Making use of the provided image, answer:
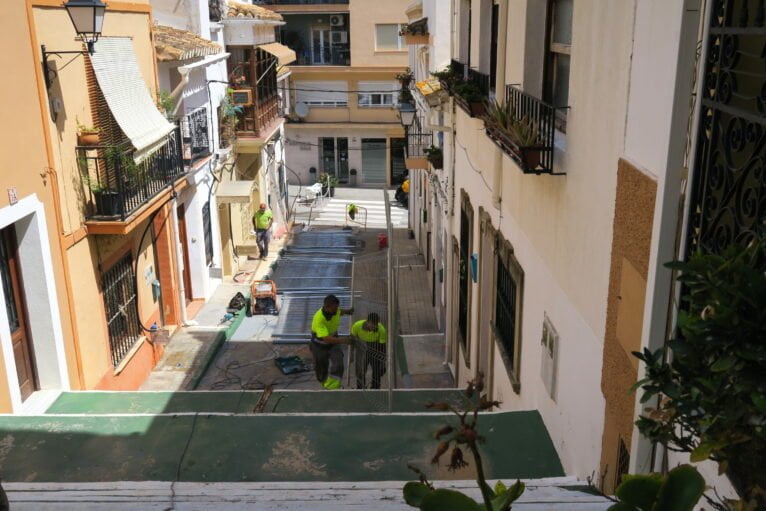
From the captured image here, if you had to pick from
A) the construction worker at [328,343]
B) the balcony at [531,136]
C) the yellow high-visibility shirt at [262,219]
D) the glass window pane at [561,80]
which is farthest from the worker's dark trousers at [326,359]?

== JOB ==
Update the entries above by changing "balcony" to "terrace" and keeping everything else the same. Leave out the pictures.

== RIGHT ANSWER ==
Making use of the provided image, answer:
From the captured image here, if you had to pick from
A) the construction worker at [328,343]
B) the terrace at [531,136]
C) the yellow high-visibility shirt at [262,219]
D) the glass window pane at [561,80]
which is farthest from the worker's dark trousers at [326,359]?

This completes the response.